As with that other great imagined community, Religion, devotion to the nation needs to be supported and sustained by the belief that all the members share common bonds. The selection and promotion of what are deemed to be common bonds is what might be referred to as the invention of the nation. People have rallied to the cause of nationalism under a variety of banners; shared territory, religion, ethnicity, history and also shared language. In some cases one or other of these elements are deemed to be prerequisite to membership of the nation, while others can be seen as reinforcing the common bond. Looking at Ireland and Norway, it will be seen that in neither case was the national language a prerequisite to membership of the nation, as in both cases it had been supplanted by the language of the dominant neighbour state. Nor was the national language required to provide a common means of communicating the message of nationalism, for that need was already met by English and Danish, respectively. In both countries however, language did prove to be a potent force in the process of inventing the nation and language was used as a political tool to propel the Irish and Norwegian states to independence. Examining how the process differed in the two countries will reveal how nationalism takes different forms, placing greater or lesser emphasis on differing elements of invention from one country to the next. More interestingly, examination reveals parallels in how nationalism was experienced in the two countries. It will be seen that the tenets of cultural nationalism were acquired from the same source and if the application of these tenets differed, it would appear that cultural nationalism evolved similarly in both countries, with the politicisation of the language question having as much to do with competition for power as with striving for essential Irish or Norwegian identity. If the nation is the imagined community, it might be argued that nationalism came to be the art of getting people to imagine it your way. Looking at language post independence is also illuminating. In both countries a paradoxical situation is revealed whereby the struggle, which purported to be defining the essence of nationality, a national language to bind the citizens of the nation together, provided instead a focal point for division that has continued to the present day.
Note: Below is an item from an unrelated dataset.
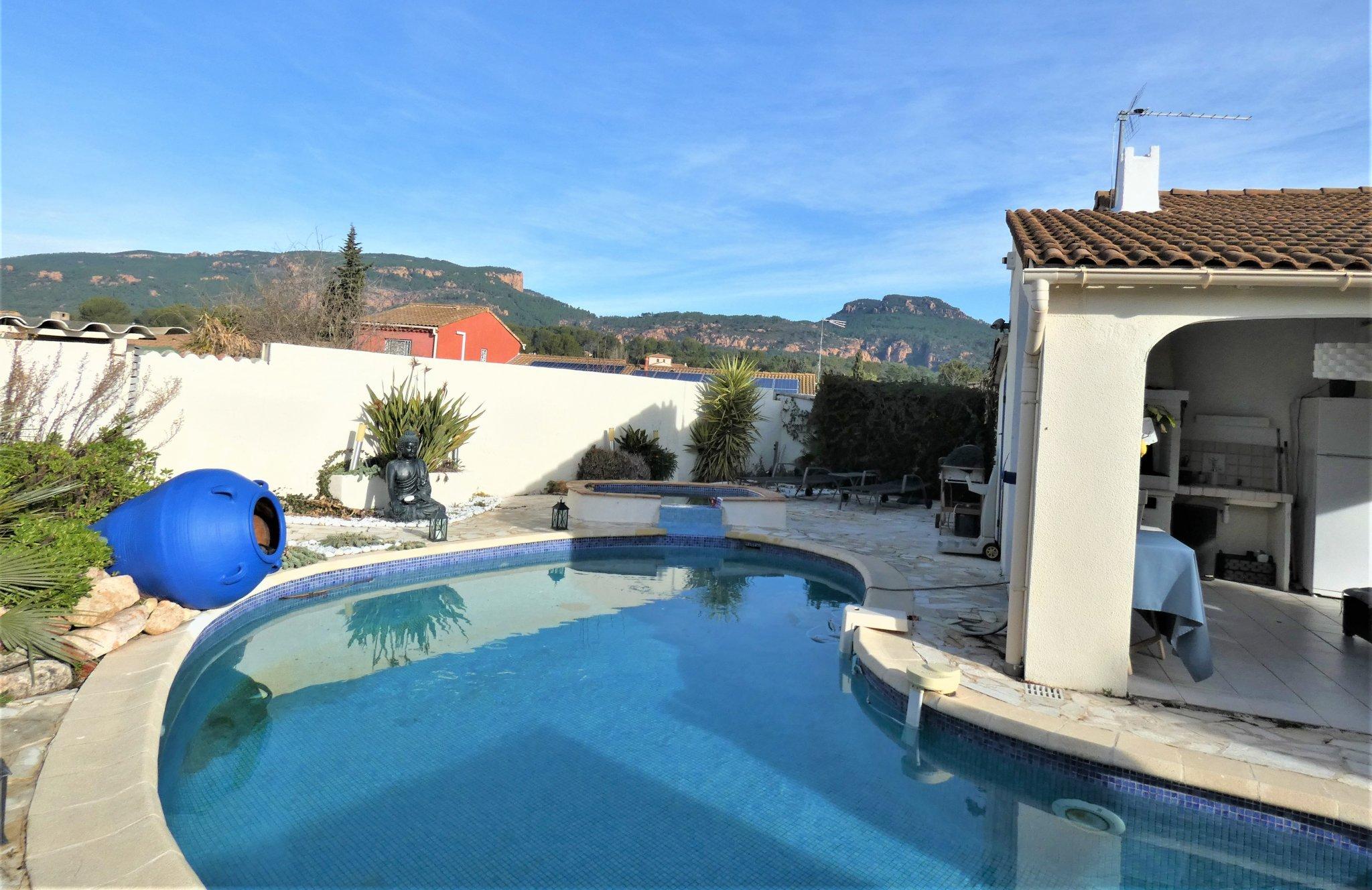 Maison-Villa - Roquebrune-sur-Argens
In Germany, the ideas of Herder and Fichte inspired a sense of national self-esteem, which began to develop there in the years following the French occupation of the early nineteenth century. This growing sense of German national identity focused heavily on common bonds of language. Herder wrote that“without its own language, a Volk is an absurdity, a contradiction in terms”. That German nationalism looked to language is not altogether surprising as it was possibly the only common denominator in an otherwise fractured assemblage of states. From Germany this language centred cultural nationalism spread through Europe and, while language may have been central to inventing the German nation, it also made inroads in countries such as Ireland where the national language was the minority language and in Norway where no trace of it remained. Among its adherents, romantic nationalism was an emotive and powerful force. The nation was seen as primordial and from a glorious past its history was seen as unfolding over the centuries in a teleological progression towards renewed greatness. The past was trawled for myths and sagas and a glorious and heroic past was invented for the nation with its own language providing an unbroken link to that past. Romantic, heroic, and glorious, this nationalism appealed to poets and patriots and was the stuff that would inspire people to fight and die for their idealised country. It was not, however, going to take that direction until it came to the centre of the political stage. The extent to which the language issue became politicised in Norway and Ireland varied in both timing and intensity but it may be argued that in both instances it was tied to the development of party politics and a move to a more exclusive brand of nationalism.